引用文
____________
女性の政治参加を目指して~インドの実証分析からわかったこと~

女性の政治参加を目指して~インドの実証分析からわかったこと~

発展途上国の問題を解決する研究

開発経済学とは、研究対象を発展途上国が直面する貧困、紛争、差別などの問題とし、それをどうやって改善するか、その施策を考える学問分野です。最近では政策やプログラムを実施して終わりではなく、その効果を確かめる「実験的」なアプローチが重視されるようになっています。客観的な検証結果をもとに政策、プログラムの効果を判断することで、より効率的に問題解決できる政策に税金や資源を投入できるからです。

ジェンダーギャップをなくすクォータ制

発展途上国では、歴史的に女性は男性に従うものという価値観が残っている場合が多く、ジェンダーギャップ(男女間格差)、女性に対する暴力や差別が問題になっています。これを是正するために各国で導入されているのが「クォータ制」と呼ばれる、国会や地方議会の議席のうち一定数を女性に割り当てる仕組みです。例えばインドの地方議会では、議席の三分の一から半分を女性に割り当てる制度が導入されています。その制度の効果を確かめるために、現地政府の統計資料を活用したり、現地の調査会社や研究者の協力を得て聞き取り調査を行ったりする研究が進められています。
____________
掲載項目一覧
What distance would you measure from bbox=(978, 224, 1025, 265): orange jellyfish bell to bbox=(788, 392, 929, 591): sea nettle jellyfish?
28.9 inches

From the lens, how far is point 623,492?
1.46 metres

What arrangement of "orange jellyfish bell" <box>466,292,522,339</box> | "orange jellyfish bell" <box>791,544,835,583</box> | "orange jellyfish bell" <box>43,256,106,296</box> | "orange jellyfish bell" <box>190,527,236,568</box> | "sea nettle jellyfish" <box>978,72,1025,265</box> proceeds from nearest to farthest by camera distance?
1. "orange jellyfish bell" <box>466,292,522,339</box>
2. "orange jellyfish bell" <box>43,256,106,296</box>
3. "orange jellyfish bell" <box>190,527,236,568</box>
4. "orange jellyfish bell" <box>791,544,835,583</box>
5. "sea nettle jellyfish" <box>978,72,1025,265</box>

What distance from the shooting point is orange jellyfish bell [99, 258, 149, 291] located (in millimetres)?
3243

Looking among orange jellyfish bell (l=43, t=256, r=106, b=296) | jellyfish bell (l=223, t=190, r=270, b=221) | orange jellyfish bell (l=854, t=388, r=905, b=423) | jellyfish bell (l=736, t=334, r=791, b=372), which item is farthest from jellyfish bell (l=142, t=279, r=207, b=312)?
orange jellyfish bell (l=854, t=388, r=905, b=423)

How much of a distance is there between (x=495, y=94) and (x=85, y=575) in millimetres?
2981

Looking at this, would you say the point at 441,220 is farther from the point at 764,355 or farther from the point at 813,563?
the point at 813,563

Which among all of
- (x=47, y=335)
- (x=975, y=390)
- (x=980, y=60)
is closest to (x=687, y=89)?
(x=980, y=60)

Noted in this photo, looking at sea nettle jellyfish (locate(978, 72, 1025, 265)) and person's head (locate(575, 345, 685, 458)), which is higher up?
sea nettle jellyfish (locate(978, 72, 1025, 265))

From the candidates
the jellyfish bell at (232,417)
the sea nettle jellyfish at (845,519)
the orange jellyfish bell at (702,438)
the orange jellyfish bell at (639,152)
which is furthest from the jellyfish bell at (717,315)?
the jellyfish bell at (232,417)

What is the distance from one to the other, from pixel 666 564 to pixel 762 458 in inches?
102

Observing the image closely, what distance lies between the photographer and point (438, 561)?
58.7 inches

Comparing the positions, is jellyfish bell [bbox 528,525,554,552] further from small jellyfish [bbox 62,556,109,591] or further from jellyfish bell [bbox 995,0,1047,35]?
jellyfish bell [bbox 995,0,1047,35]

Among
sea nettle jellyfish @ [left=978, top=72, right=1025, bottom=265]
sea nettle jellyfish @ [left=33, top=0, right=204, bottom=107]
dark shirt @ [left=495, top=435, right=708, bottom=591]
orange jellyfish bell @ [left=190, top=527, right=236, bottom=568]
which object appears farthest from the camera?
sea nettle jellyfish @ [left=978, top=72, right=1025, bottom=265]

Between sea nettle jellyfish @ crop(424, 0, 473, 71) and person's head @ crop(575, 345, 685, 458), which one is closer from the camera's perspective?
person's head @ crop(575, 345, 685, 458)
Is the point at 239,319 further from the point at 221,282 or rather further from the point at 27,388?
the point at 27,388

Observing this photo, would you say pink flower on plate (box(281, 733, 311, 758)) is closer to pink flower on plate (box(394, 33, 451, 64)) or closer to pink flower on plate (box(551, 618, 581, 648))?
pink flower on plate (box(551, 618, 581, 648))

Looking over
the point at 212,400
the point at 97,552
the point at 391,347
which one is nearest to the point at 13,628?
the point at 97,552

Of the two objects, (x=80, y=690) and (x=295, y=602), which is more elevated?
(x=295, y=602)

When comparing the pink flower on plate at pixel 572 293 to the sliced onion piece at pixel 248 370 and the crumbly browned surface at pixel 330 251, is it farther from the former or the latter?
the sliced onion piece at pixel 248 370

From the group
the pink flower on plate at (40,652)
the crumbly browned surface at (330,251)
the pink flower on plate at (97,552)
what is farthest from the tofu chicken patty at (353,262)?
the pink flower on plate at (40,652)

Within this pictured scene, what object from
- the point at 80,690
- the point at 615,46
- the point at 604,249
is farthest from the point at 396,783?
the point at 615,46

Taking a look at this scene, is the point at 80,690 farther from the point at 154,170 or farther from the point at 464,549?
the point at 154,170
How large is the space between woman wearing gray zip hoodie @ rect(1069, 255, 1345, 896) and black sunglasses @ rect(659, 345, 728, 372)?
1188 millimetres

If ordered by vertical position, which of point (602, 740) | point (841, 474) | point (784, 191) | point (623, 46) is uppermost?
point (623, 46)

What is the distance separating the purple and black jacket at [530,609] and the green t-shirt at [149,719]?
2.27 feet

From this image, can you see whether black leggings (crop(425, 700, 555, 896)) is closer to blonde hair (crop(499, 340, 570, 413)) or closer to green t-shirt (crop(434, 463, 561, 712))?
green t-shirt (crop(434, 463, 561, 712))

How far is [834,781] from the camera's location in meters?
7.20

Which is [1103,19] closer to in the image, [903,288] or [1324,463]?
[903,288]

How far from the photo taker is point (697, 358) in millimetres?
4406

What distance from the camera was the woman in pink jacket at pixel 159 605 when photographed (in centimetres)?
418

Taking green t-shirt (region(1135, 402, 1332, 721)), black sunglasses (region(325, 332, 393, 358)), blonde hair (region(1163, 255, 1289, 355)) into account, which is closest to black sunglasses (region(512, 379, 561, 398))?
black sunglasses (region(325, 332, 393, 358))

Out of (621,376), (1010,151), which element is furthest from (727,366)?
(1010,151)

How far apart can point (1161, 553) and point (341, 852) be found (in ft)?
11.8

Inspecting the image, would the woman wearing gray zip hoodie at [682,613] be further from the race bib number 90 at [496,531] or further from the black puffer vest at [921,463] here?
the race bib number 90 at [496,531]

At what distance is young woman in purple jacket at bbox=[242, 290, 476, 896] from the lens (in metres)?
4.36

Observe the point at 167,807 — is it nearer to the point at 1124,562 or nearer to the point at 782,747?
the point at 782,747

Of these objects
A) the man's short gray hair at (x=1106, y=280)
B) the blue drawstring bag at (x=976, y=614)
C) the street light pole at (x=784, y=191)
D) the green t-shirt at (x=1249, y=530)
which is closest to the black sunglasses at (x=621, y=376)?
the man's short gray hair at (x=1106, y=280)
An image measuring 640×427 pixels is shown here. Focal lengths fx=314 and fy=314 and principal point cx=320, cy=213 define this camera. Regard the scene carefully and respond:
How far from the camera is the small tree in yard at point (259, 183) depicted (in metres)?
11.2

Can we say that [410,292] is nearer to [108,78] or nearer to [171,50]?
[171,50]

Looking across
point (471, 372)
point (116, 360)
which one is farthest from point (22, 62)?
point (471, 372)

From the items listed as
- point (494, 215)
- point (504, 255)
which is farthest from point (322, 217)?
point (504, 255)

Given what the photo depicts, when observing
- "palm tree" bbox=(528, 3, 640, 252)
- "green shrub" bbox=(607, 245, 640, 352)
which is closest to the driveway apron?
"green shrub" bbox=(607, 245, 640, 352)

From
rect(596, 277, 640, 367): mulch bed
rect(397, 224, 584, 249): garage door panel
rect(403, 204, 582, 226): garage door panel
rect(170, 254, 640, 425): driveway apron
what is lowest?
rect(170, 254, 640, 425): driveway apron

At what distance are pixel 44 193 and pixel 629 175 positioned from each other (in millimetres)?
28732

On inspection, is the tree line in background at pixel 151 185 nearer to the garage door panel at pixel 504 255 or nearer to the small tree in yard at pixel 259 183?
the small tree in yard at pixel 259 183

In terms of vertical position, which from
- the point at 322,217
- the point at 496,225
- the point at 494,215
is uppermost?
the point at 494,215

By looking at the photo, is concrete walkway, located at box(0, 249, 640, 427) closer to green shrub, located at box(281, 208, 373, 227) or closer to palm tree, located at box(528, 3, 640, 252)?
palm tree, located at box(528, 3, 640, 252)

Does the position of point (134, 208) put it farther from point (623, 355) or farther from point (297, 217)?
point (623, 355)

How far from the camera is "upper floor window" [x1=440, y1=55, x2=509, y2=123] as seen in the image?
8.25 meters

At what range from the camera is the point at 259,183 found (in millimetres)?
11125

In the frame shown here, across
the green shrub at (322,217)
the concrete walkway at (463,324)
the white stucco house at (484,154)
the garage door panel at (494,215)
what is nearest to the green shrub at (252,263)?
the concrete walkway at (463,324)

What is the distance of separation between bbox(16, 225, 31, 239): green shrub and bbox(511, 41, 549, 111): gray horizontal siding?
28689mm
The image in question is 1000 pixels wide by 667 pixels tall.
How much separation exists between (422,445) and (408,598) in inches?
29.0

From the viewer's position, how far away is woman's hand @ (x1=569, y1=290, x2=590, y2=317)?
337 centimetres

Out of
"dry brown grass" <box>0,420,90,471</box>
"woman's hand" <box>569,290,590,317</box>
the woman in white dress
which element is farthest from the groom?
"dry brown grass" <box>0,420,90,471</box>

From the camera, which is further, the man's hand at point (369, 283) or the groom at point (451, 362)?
____________
取り組む課題
A) 上記の女性の政治参加に関する文章のうち、「開発経済学とは、研究対象を発」という語句を含む箇所で始まり「する研究が進められています。」で終わる部分を、一字一句そのまま書き写してください。
B) 女性の政治参加に関する文章にある次の一文を英語に翻訳してください。「開発経済学とは、研究対象を発展途上国が直面する貧困、紛争、差別などの問題とし、それをどうやって改善するか、その施策を考える学問分野です。」
C) 女性の政治参加に関する文章の最後の一文に続けて、その先を書き進めてください。

課題別の解答
A)
開発経済学とは、研究対象を発展途上国が直面する貧困、紛争、差別などの問題とし、それをどうやって改善するか、その施策を考える学問分野です。最近では政策やプログラムを実施して終わりではなく、その効果を確かめる「実験的」なアプローチが重視されるようになっています。客観的な検証結果をもとに政策、プログラムの効果を判断することで、より効率的に問題解決できる政策に税金や資源を投入できるからです。

ジェンダーギャップをなくすクォータ制

発展途上国では、歴史的に女性は男性に従うものという価値観が残っている場合が多く、ジェンダーギャップ(男女間格差)、女性に対する暴力や差別が問題になっています。これを是正するために各国で導入されているのが「クォータ制」と呼ばれる、国会や地方議会の議席のうち一定数を女性に割り当てる仕組みです。例えばインドの地方議会では、議席の三分の一から半分を女性に割り当てる制度が導入されています。その制度の効果を確かめるために、現地政府の統計資料を活用したり、現地の調査会社や研究者の協力を得て聞き取り調査を行ったりする研究が進められています。

B) Development economics is an academic field that takes as its subject the problems developing countries face, such as poverty, conflict, and discrimination, and considers measures for how to improve them.

C)
女性リーダーが活躍することで

研究により、女性議員の提案によって村に貯水タンクができ、女性の水くみ労働が軽減されたり、地域の生活が改善していることが明らかになりました。また政治の場で活躍する女性リーダーの姿を見て、親も女子に期待をするようになったり、女子自身の社会で活躍することへのモチベーションが上がって、家事を手伝う時間が減り勉強時間が増えたりしていることがわかりました。
さらに、女性に対する犯罪の報告件数が上がったということも明らかになっています。これは、これまで犯罪の被害者となった女性は泣き寝入りをすることが多かったものが、政治的な力を持つ女性リーダーが増えたことで、そうした人たちも被害を報告しやすくなったからだと考えられます。

※夢ナビ講義は各講師の見解にもとづく講義内容としてご理解ください。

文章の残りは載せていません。